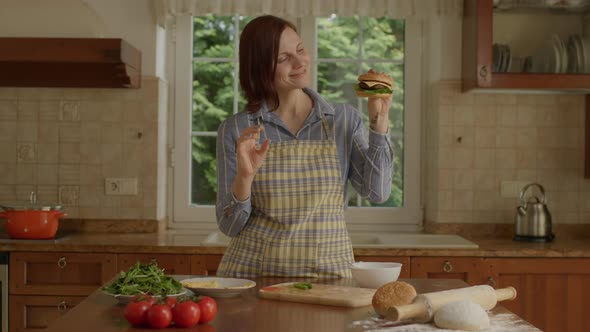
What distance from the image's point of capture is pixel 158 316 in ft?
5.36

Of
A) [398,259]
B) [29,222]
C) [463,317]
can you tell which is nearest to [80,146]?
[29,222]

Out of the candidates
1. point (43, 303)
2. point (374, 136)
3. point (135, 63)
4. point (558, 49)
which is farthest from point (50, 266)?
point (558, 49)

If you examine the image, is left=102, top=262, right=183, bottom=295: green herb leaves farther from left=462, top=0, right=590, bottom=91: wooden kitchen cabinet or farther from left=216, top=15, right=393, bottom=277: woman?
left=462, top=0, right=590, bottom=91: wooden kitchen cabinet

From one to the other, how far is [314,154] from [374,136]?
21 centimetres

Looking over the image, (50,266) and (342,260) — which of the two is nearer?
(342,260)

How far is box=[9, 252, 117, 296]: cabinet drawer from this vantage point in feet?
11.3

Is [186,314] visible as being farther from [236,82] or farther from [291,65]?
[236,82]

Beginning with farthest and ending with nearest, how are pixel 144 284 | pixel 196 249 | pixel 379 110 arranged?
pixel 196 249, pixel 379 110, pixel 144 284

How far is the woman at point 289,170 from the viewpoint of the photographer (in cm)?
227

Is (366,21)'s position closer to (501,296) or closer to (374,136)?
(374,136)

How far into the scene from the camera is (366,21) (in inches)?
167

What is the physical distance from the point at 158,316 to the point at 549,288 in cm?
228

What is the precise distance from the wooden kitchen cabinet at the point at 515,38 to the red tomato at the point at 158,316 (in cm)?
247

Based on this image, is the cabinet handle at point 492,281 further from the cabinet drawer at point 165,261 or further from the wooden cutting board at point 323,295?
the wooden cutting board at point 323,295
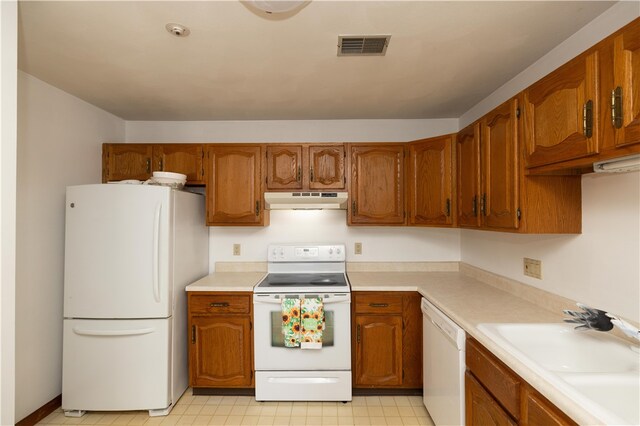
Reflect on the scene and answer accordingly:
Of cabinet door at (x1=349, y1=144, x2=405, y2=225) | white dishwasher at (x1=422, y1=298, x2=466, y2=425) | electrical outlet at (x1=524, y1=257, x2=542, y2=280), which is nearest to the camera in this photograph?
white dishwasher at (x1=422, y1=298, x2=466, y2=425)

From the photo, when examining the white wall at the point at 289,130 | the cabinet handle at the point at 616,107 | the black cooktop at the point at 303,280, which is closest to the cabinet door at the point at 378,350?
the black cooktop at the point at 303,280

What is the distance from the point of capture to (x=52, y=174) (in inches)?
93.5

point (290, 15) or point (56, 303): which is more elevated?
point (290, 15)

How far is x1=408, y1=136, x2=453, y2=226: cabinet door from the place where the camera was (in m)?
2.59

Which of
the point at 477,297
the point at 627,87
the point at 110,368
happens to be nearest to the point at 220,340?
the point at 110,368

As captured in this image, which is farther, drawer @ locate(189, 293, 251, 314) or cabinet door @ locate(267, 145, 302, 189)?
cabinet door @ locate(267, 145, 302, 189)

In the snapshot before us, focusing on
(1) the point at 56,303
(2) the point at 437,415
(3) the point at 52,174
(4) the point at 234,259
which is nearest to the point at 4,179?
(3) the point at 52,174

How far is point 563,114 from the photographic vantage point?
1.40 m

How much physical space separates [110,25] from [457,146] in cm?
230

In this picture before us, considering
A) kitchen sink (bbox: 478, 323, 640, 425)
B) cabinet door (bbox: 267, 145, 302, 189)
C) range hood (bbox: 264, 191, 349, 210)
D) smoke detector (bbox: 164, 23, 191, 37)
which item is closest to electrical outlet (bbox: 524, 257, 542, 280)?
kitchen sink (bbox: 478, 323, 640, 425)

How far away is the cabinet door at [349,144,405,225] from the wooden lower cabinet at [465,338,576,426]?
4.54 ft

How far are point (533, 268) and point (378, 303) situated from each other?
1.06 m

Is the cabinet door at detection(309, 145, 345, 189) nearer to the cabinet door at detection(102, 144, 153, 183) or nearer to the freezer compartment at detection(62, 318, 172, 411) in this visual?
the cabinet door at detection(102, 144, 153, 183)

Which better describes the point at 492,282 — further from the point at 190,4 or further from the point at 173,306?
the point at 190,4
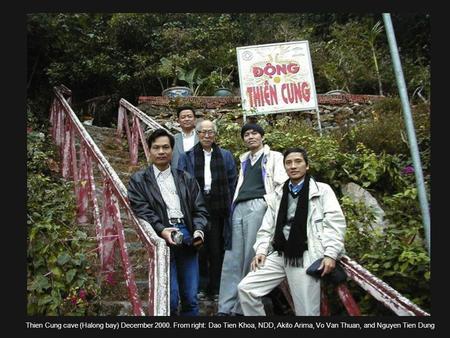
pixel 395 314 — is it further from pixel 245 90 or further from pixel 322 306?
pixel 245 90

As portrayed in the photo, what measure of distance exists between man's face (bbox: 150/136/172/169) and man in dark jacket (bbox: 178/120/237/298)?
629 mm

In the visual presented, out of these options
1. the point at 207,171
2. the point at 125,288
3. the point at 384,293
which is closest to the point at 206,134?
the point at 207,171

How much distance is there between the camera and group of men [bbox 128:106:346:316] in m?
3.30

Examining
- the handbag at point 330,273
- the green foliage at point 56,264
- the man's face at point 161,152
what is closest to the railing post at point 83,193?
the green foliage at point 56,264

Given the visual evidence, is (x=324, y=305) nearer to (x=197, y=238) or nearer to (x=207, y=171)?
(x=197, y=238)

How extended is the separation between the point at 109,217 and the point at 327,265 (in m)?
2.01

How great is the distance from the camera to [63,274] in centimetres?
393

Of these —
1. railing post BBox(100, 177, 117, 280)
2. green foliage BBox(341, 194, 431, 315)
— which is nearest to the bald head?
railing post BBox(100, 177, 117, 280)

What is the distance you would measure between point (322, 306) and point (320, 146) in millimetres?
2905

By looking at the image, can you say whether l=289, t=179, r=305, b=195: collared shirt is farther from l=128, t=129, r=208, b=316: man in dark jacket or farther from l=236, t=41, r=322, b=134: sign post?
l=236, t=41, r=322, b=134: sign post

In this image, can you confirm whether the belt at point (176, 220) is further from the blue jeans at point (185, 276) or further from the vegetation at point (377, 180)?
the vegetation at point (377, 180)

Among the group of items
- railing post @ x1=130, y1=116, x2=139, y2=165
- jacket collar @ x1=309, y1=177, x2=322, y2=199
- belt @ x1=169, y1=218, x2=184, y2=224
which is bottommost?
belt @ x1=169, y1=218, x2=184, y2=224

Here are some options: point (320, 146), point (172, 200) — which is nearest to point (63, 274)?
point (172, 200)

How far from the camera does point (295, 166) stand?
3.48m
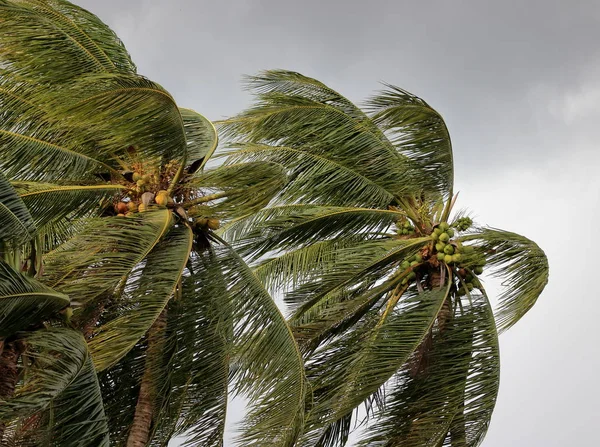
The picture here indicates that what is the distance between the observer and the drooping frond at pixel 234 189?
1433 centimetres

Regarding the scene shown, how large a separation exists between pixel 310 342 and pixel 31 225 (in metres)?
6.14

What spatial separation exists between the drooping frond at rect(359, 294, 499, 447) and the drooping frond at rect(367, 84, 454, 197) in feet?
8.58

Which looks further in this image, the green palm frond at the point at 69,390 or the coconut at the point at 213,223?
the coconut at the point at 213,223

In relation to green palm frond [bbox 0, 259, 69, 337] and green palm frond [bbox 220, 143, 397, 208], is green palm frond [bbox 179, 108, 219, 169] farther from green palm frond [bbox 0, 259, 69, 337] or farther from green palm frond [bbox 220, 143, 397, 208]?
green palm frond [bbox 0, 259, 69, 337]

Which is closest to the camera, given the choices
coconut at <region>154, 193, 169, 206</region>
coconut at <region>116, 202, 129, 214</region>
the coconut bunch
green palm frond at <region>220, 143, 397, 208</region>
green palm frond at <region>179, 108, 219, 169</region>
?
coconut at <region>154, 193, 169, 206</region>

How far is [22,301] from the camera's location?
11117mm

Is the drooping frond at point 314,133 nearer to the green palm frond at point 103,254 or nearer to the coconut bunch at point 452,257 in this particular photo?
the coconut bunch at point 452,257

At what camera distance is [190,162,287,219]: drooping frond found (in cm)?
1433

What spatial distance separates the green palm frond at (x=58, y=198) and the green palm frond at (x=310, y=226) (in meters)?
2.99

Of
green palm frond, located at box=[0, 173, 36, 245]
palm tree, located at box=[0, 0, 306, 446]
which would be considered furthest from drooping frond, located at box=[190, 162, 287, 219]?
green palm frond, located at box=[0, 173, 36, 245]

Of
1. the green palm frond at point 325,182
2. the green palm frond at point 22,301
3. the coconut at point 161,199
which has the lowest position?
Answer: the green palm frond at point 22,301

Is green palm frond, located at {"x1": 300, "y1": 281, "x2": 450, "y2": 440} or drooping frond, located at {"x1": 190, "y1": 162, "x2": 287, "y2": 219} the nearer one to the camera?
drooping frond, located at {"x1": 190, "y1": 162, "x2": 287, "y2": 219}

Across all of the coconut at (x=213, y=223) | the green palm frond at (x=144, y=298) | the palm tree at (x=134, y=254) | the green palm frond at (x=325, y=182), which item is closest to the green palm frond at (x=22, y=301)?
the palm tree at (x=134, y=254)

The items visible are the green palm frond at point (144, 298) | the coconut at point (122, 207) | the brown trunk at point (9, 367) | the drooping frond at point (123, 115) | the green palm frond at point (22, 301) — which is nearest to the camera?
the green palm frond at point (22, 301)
::::
■ **Instructions to follow**: Only the lines from the one that contains "Which is closest to the camera, given" to the end of the entries above should be given again, exactly and in full.

■ **Completed exercise**:
Which is closest to the camera, given the choices
coconut at <region>154, 193, 169, 206</region>
coconut at <region>116, 202, 129, 214</region>
the coconut bunch
green palm frond at <region>220, 143, 397, 208</region>
green palm frond at <region>179, 108, 219, 169</region>
?
coconut at <region>154, 193, 169, 206</region>

How far is [22,301] from the camera's location?
11117mm

Is the drooping frond at point 314,133 nearer to the green palm frond at point 103,254 or nearer to the coconut bunch at point 452,257 in this particular photo?
the coconut bunch at point 452,257

At what camera distance is [190,162,287,219]: drooping frond found (in cm)?
1433

What spatial distance separates the green palm frond at (x=58, y=198) and the green palm frond at (x=310, y=226) (in meters)?
2.99

Of
green palm frond, located at box=[0, 173, 36, 245]
palm tree, located at box=[0, 0, 306, 446]
which would be considered furthest from drooping frond, located at box=[190, 162, 287, 219]?
green palm frond, located at box=[0, 173, 36, 245]

Of
1. the green palm frond at point 325,182
2. the green palm frond at point 22,301
3. the coconut at point 161,199
which has the lowest position?
Answer: the green palm frond at point 22,301

Is green palm frond, located at {"x1": 300, "y1": 281, "x2": 450, "y2": 440} or drooping frond, located at {"x1": 190, "y1": 162, "x2": 287, "y2": 219} the nearer one to the camera?
drooping frond, located at {"x1": 190, "y1": 162, "x2": 287, "y2": 219}

Across all of the coconut at (x=213, y=223) | the green palm frond at (x=144, y=298) | the palm tree at (x=134, y=254) | the green palm frond at (x=325, y=182), which item is closest to the green palm frond at (x=22, y=301)?
the palm tree at (x=134, y=254)

The items visible are the green palm frond at point (144, 298) | the coconut at point (122, 207) | the brown trunk at point (9, 367) | the drooping frond at point (123, 115) | the green palm frond at point (22, 301) — which is nearest to the camera?
the green palm frond at point (22, 301)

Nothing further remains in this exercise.